‘Intelligence is the ability to adapt to change.’ –Stephen Hawking
Back to school this fall is, well, complex. There have been years when I’ve pulled up some of my previous “back to school” letters and made a few tweaks. That’s not possible this year. We are in a state of adaptation.
As I look around, traditional back-to-school routines are stalled as school calendars and schedules continue to evolve based on our deepening understanding of the role schools are playing in the community spread of COVID-19.
As we come to grips with the full responsibility schools play in keeping students, teachers, staff, and our communities safe, educators continue to make adjustments to ensure they deliver a high-quality educational experience for ALL their students. The educators I engaged with this summer have spent their time leveraging the lessons they learned this past spring to figure out how best to support their students and families in this changing world. Surveys and conversations with teachers and school and district leaders affiliated with Green Schools National Network reflect some hopeful trends:
- ALL students will have a personal device and ALL neighborhoods and homes will have access to broadband.
- All students will have synchronous and asynchronous learning experiences that incorporate projects, service, and community building.

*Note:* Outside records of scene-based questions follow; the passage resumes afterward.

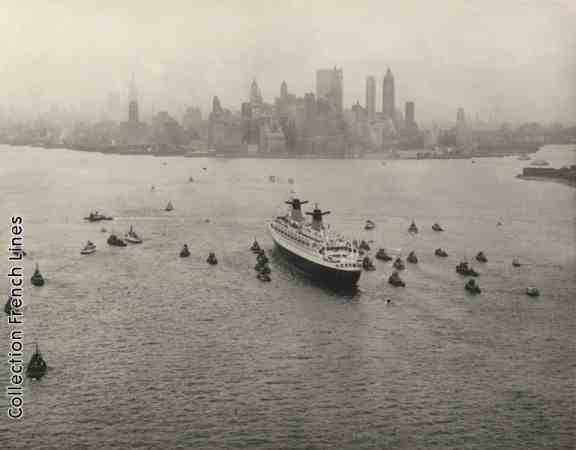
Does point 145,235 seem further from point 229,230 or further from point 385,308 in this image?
point 385,308

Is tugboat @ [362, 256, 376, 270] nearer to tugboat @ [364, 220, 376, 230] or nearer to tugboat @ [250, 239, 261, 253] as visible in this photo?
tugboat @ [250, 239, 261, 253]

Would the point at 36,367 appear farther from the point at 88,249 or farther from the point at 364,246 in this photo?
the point at 364,246

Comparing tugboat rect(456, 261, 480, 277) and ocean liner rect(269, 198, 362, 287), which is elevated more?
ocean liner rect(269, 198, 362, 287)

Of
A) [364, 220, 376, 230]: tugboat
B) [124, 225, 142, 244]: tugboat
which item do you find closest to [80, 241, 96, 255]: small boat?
[124, 225, 142, 244]: tugboat

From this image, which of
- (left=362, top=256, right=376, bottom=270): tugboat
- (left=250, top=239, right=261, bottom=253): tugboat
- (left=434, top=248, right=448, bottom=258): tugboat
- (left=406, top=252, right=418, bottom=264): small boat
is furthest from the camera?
(left=250, top=239, right=261, bottom=253): tugboat

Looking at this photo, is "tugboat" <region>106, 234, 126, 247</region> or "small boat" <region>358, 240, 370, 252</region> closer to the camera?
"small boat" <region>358, 240, 370, 252</region>

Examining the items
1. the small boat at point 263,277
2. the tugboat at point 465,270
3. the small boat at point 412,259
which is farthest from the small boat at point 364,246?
the small boat at point 263,277

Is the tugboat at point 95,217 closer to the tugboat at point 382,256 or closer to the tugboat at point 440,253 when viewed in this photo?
the tugboat at point 382,256

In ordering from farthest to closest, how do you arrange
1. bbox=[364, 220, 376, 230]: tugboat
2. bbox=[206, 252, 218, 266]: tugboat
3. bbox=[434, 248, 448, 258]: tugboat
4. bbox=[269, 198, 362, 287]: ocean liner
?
1. bbox=[364, 220, 376, 230]: tugboat
2. bbox=[434, 248, 448, 258]: tugboat
3. bbox=[206, 252, 218, 266]: tugboat
4. bbox=[269, 198, 362, 287]: ocean liner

- All teachers will get the support they need to use the online learning tools available to them so they can provide the best possible learning experiences for their students.
- All schools and school districts are working to put systems in place that honor and support the diversity and complexity of how families are able to support students. Learning centers are being created with supervision and modified instructional supports for students while parents work; virtual technology lessons and coaching systems are in place for parents; and emergent community and school partnerships are providing social supports for students’ and teachers’ families.
We are learning from COVID-19 how to adapt to the circumstances presented by this new challenge. After all, educators are intelligent. We are life-long learners.
So, as the traditional notion of the first day of school unravels and you muster the strength to step forward in this new configuration, remember: under that shroud of uncertainty and fear, your students still feel the hope of a new school year and the anticipation of something new.
Before you crack open your computer on the first day of school, take a deep breath and feel the crispness of the autumn air. That crispness is still there. It will remind you that what’s most important is not what you teach, but how your students learn to experience the world. Breathe deeply and remember that we are all in this together. Our role is not to teach content but to create resilient learners who will be able to adapt to change.